I too saw this movie at it's premiere in Toronto, and it was one of the most intimate experiences of the 51 movies I saw at the festival. For those unfamiliar with Daniel Lanois, he's that humble Canadian musician best known for producing acts ranging from U2, Bob Dylan, Willie Nelson, Peter Gabriel and Emmylou Harris. He's a fine musician in his own right, creating earthy and soulful music that defies and transcends any one specific genre. "Here Is What Is" is a 90 minute film documenting the creative process of music making that is shot mostly on digital, but breaks free of conventional film-making as the look of the film, from grainy to surreal to black & white, evokes mood and atmosphere and tone and allows us about as close as we can get to that moment when nothing becomes something.

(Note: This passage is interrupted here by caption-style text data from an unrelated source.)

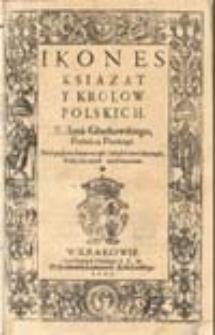 Icones ksiąząt y krolow polskich. X. Iana Gluchowskiego, Proboscza Płockiego. Do tego są przyłożone wiersze łacinskie Iana Ianiciusa, Poety...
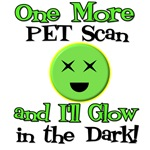 One More PET Scan & I'll Glow T-Shirts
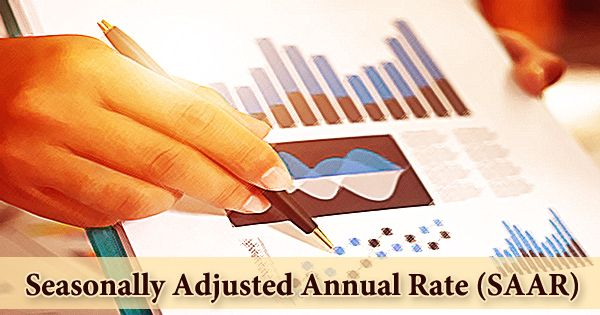Seasonally Adjusted Annual Rate (SAAR)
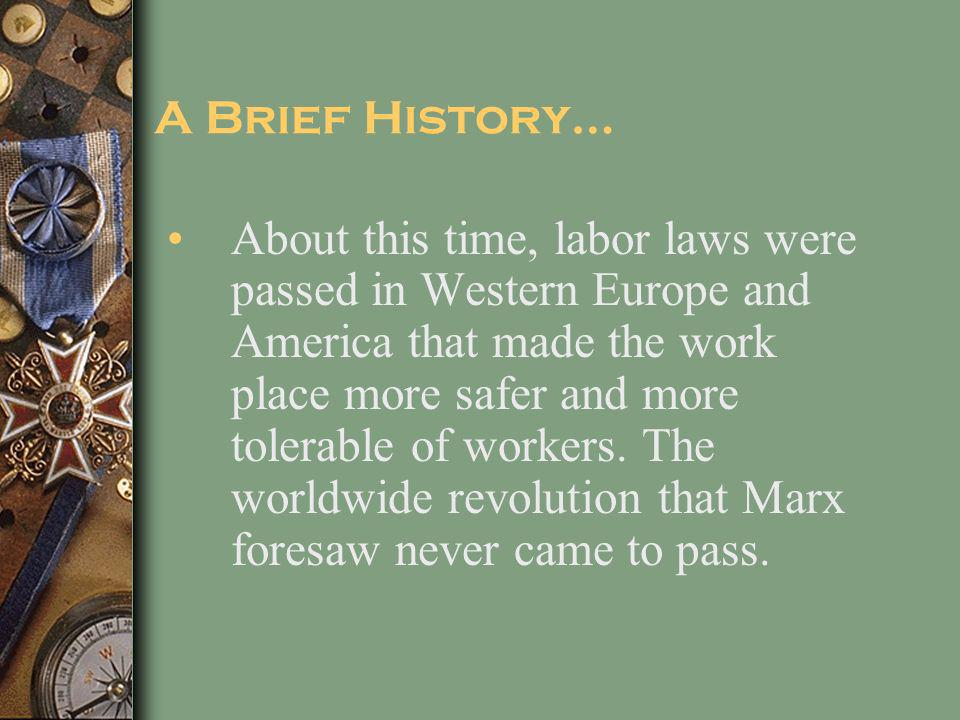 A Brief History… About this time, labor laws were passed in Western Europe and America that made the work place more safer and more tolerable of workers.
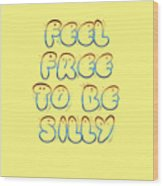 Free To Be Silly Wood Print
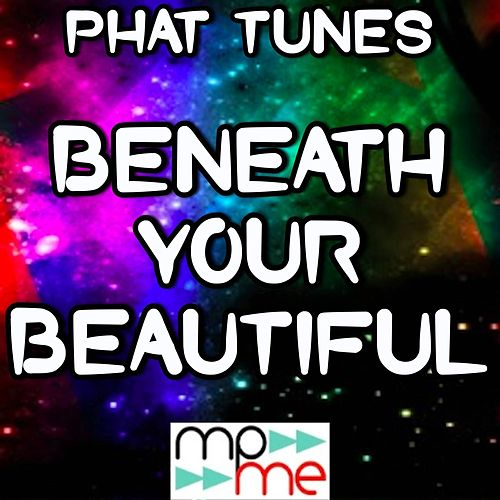 Beneath Your Beautiful - A Tribute to Labrinth Emeli Sande de Phat Tunes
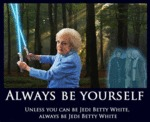 Always Be Yourself Unless...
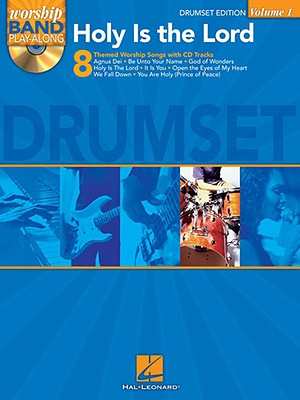 Worship Band Playalong: Volume 1: Holy is the Lord - Drums Edition - Hal Leonard Publishing Corporation (Creator)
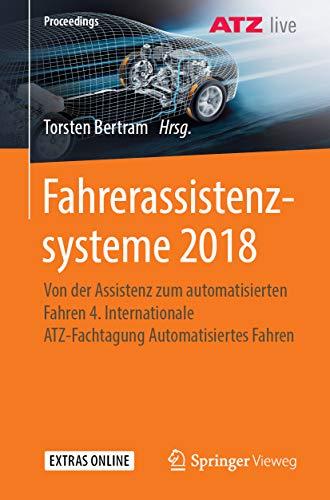 Fahrerassistenzsysteme 2018: Von der Assistenz zum automatisierten Fahren 4. Internationale ATZ-Fachtagung Automatisiertes Fahren (Proceedings) (English Edition)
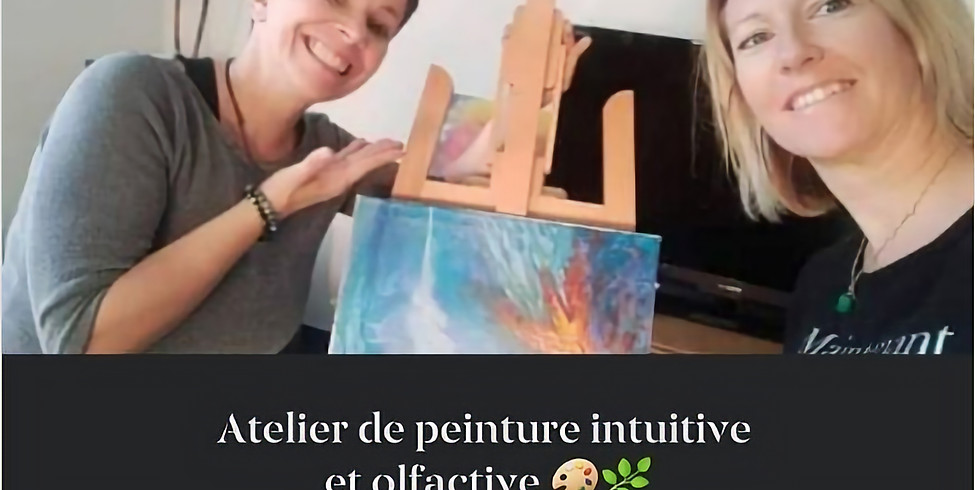 Atelier de peinture intuitive et olfactive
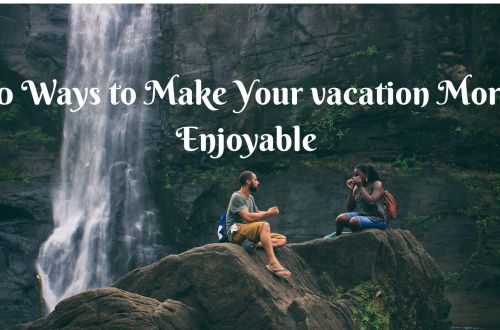 10 ways to make your vacation more enjoyble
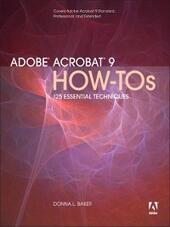 Adobe Acrobat 9 How-Tos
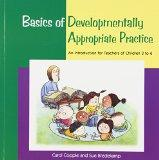 Basics of Developmentally Appropriate Practice An Introduction for Teachers of Children 3 to 6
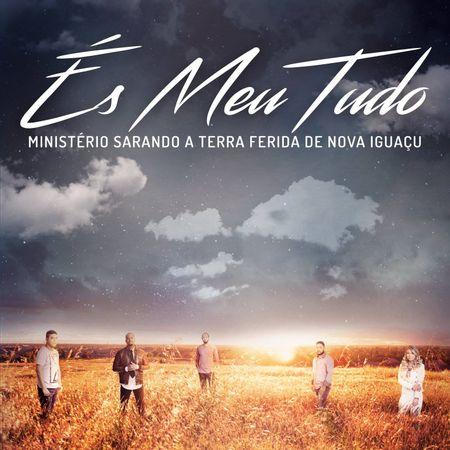 CD-Ministerio-Sarando-a-Terra-Ferida-Es-meu-tudo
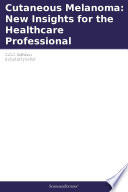 Cutaneous Melanoma  New Insights for the Healthcare Professional  2012 Edition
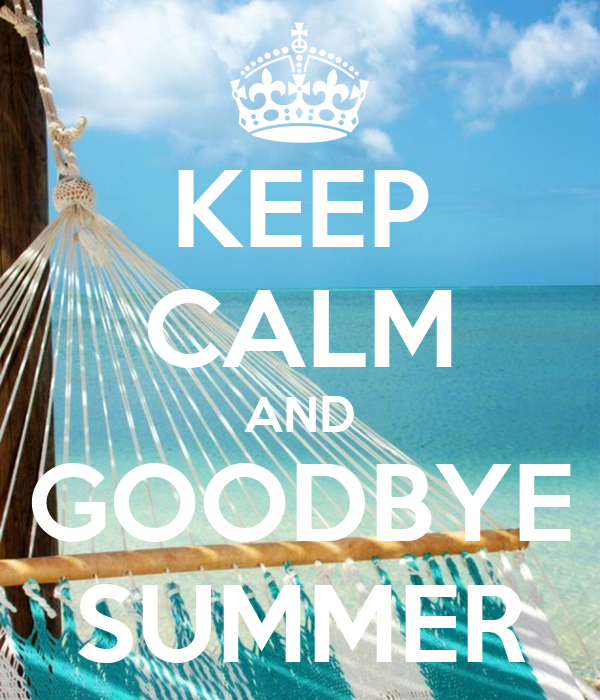 KEEP CALM AND GOODBYE SUMMER - KEEP CALM AND CARRY ON Image Generator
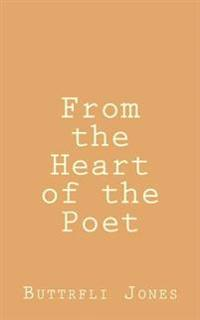 From the Heart of the Poet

It is also a strikingly sincere film about a man who really seems to love what he does irregardless of fame or glory and the movie sees this man without a hint of ego or guile. Indeed, in the footage of Lanois working with U2, he seems more like a kid in a candy store. We meet some of the talented artists he's worked with over the last few decades, including his fellow U2 producer Brian Eno as they work on that band's new album, and we're treated to some very good sequences with drummer Brian Blade. I'm thinking particularly of that scene when Lanois is charting a course through a song with Blade and as Lanois explains the movement of the song in broad physical terms, the scene is edited with footage of the two creating the song practically out of thin air and mutual trust.
"Here Is What Is" is precisely that, and then grows into something more fascinating: what appears to be a simple idea about capturing perhaps an interview or a few scenes of making music turns into a musical journey of ideas and feelings; from nothing to something, to something that touches on the holy. A musical journey that is a fusion of rock, jazz, blues, pop with flavors from deep in the heart of the bayou, this movie is for anyone who feels that music can be anything, that it can soar and search, that it can evoke melancholy and happiness simultaneously. This is a gem of a movie that will win people over one at a time and offer deep and gratifying rewards to anyone curious enough to seek it out.